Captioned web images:
################

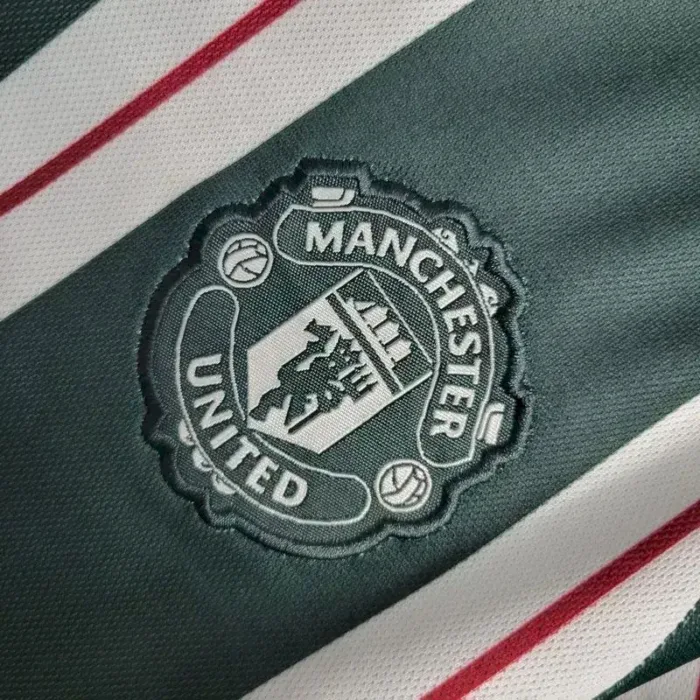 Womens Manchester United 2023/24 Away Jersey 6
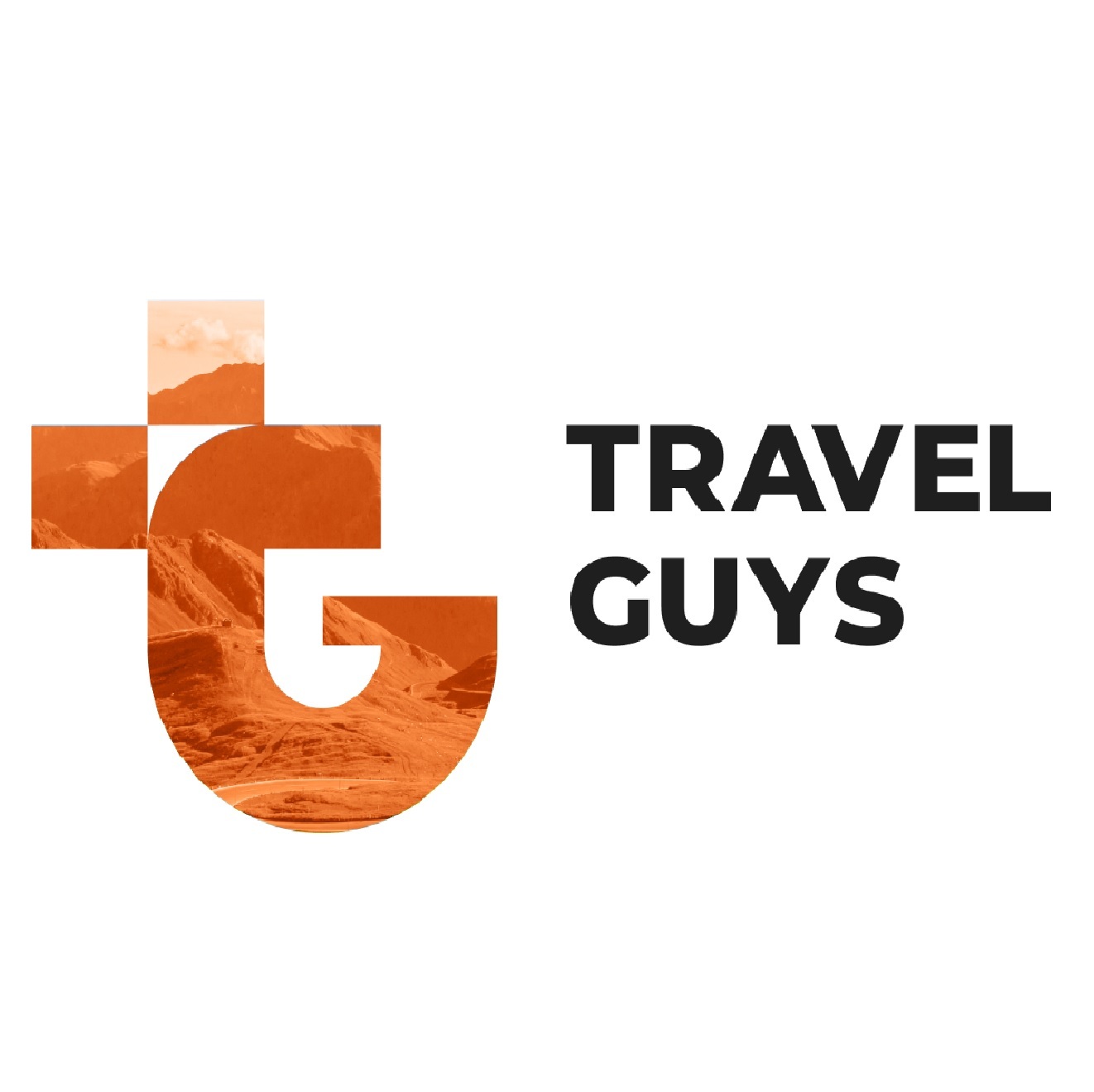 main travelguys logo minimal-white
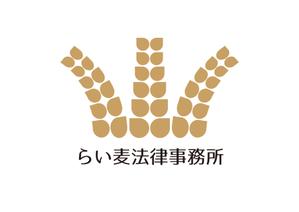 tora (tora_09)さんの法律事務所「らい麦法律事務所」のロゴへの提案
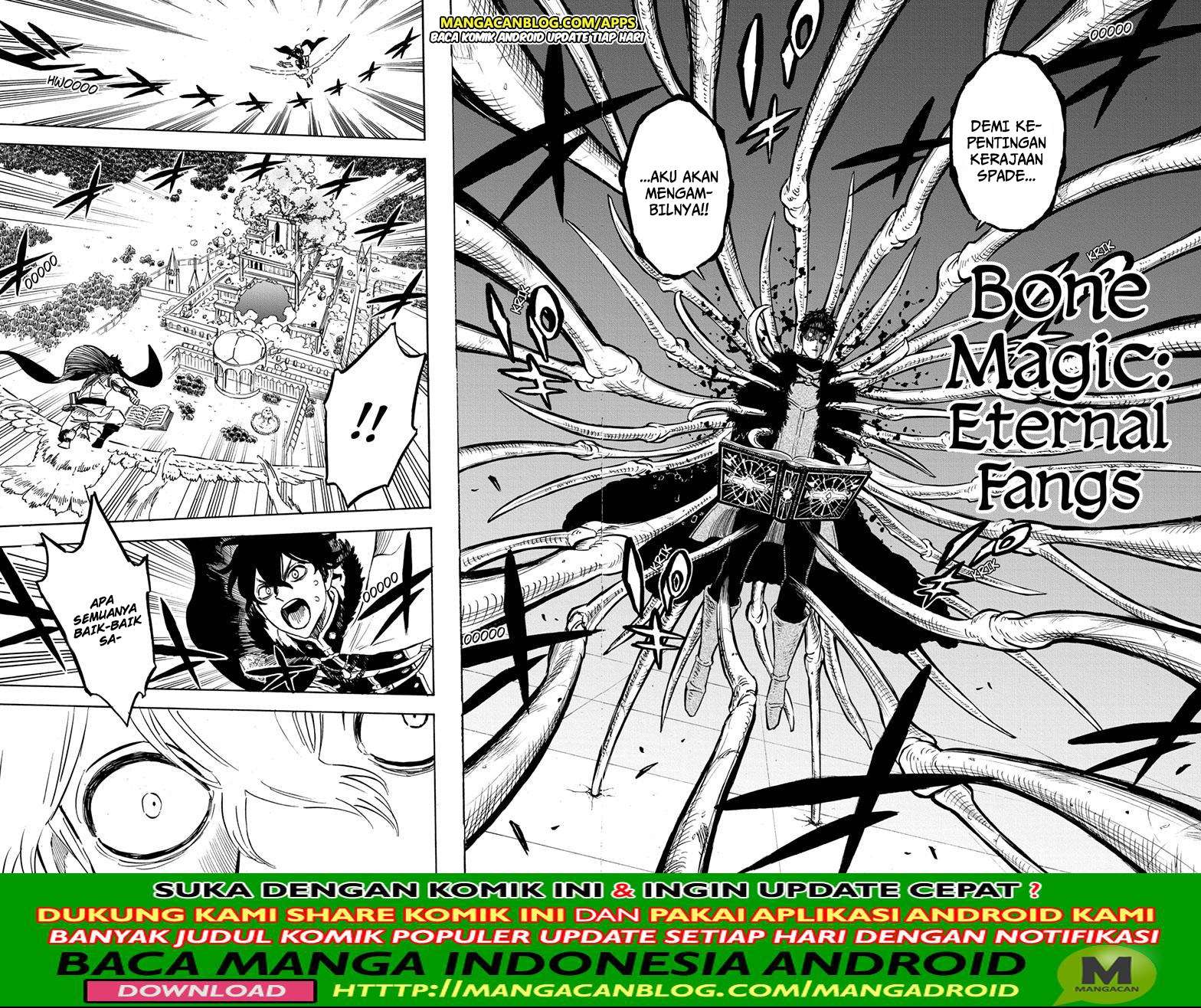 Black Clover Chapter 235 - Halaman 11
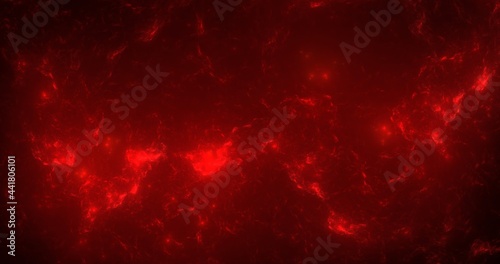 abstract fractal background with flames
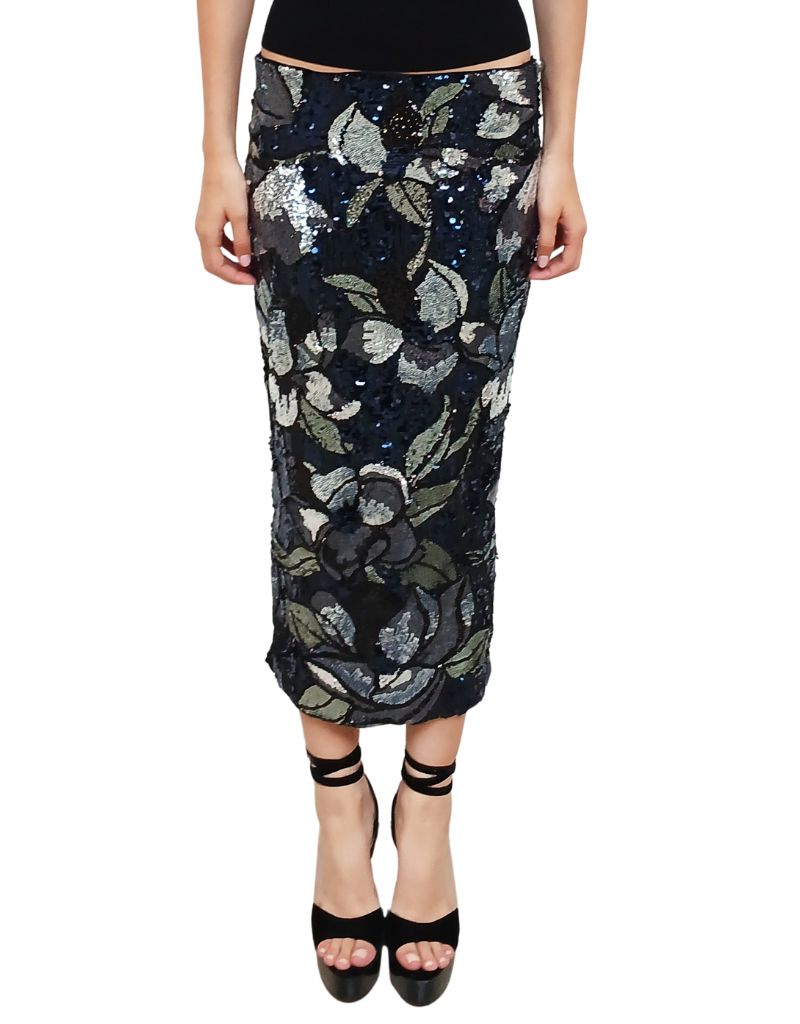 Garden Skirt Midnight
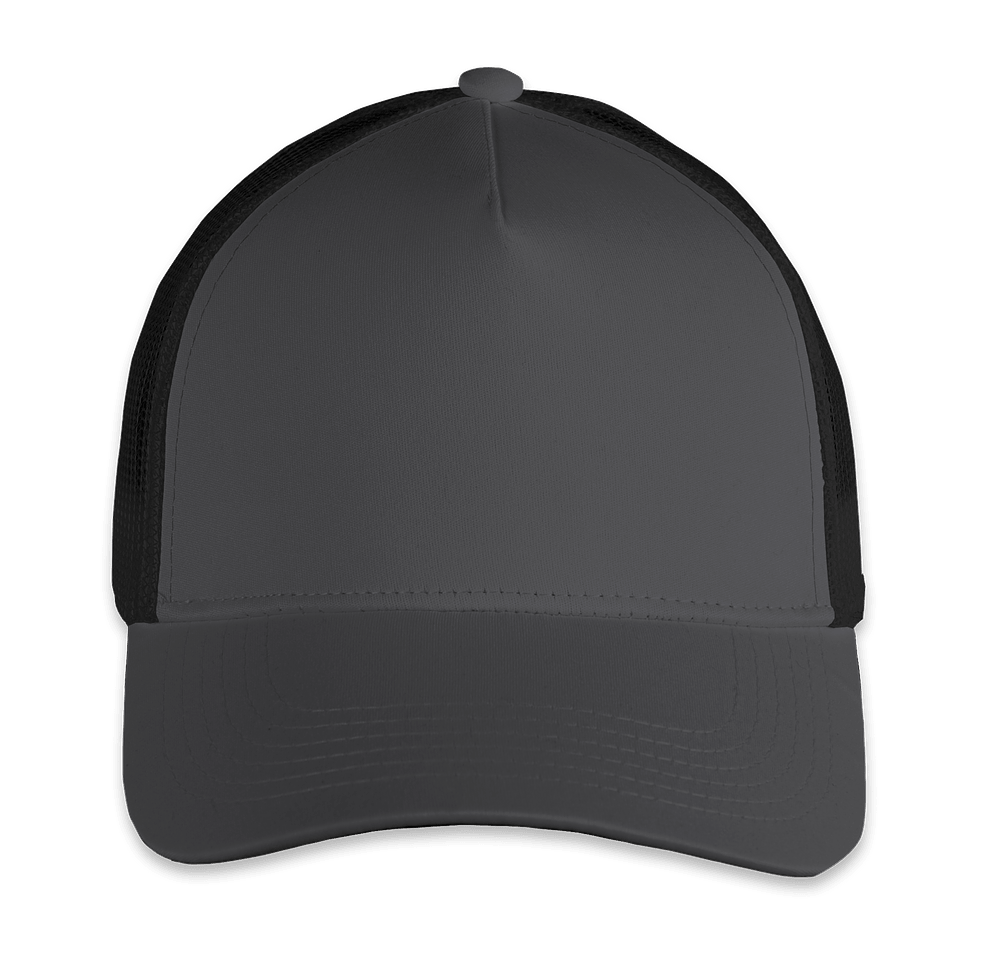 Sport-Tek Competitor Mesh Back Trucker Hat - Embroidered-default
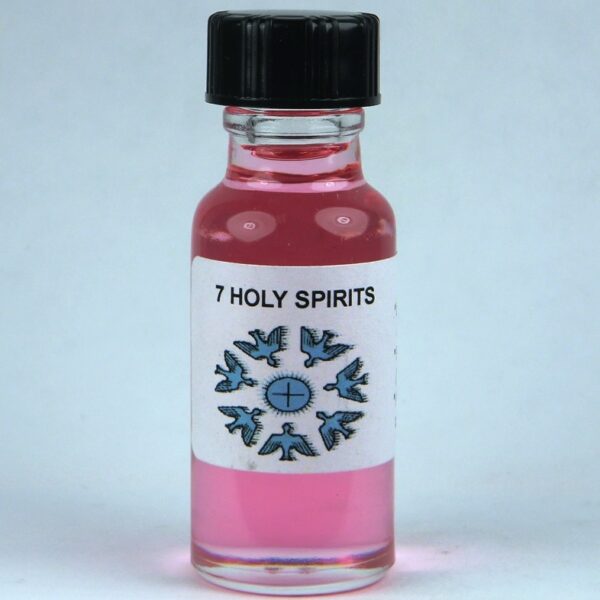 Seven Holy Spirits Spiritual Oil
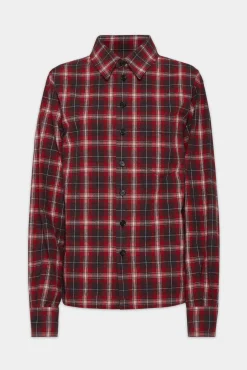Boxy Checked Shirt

################

• Problem statement: Beginning with the line containing "Seven Holy Spirits Spiritual Oil" and ending with the last line of the data, output those lines exactly and nothing more. Omit every picture.

• Answer box:
 Seven Holy Spirits Spiritual Oil
Boxy Checked Shirt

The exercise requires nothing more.